NPR

All Ears: Listening In Isolation

Since self-isolating, writer Ruth Saxelby is noticing sounds sticking out where they used to blend and music doing some surprising work amidst the hush.
With everyone holed up at home, the sonic character of our cities and neighborhoods seems to be constantly shifting underfoot.

I woke up to birdsong this morning. That might seem idyllic, but it is odd. Flocks of sparrows regularly fight over snack debris near the bodega on my corner in Ridgewood, Queens, but I usually wake up to car horns or chatter on the street outside my window. When I sleepily registered the birds, something that sound artist Maria Chávez retweeted popped into my head: A wildlife sound recordist had noted that birdsong is more noticeable right now because noise pollution levels are down. "We're hearing the world as people heard it decades ago."

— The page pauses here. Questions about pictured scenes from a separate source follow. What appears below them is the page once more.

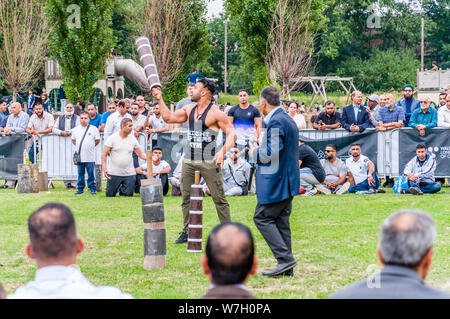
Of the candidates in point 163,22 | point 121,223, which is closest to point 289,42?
point 163,22

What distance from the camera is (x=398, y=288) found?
3191 mm

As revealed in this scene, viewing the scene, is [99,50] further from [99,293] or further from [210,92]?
[99,293]

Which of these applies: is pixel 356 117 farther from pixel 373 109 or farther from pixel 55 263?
pixel 55 263

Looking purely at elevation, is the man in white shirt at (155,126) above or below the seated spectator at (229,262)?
above

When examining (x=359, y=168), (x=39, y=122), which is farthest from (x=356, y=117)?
(x=39, y=122)

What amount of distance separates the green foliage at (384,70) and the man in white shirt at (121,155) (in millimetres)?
55403

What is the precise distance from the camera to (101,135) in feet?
58.9

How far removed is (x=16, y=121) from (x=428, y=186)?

A lot of things about the way I listen, and what I hear, have changed since New York's been on lockdown. One of the upshots of spending all my time in my apartment is that my ears have become attuned to the shifting soundscape of my neighborhood, and each sound elicits a different emotional response in me than it used to. Birdsong feels uncanny. Sirens, a lit match to anxiety. And the ice cream van's persistent tune carries a newly sinister edge; not least because it drives home the fact that much of America's workforce can't afford to shelter in place, with devastating results for the most vulnerable.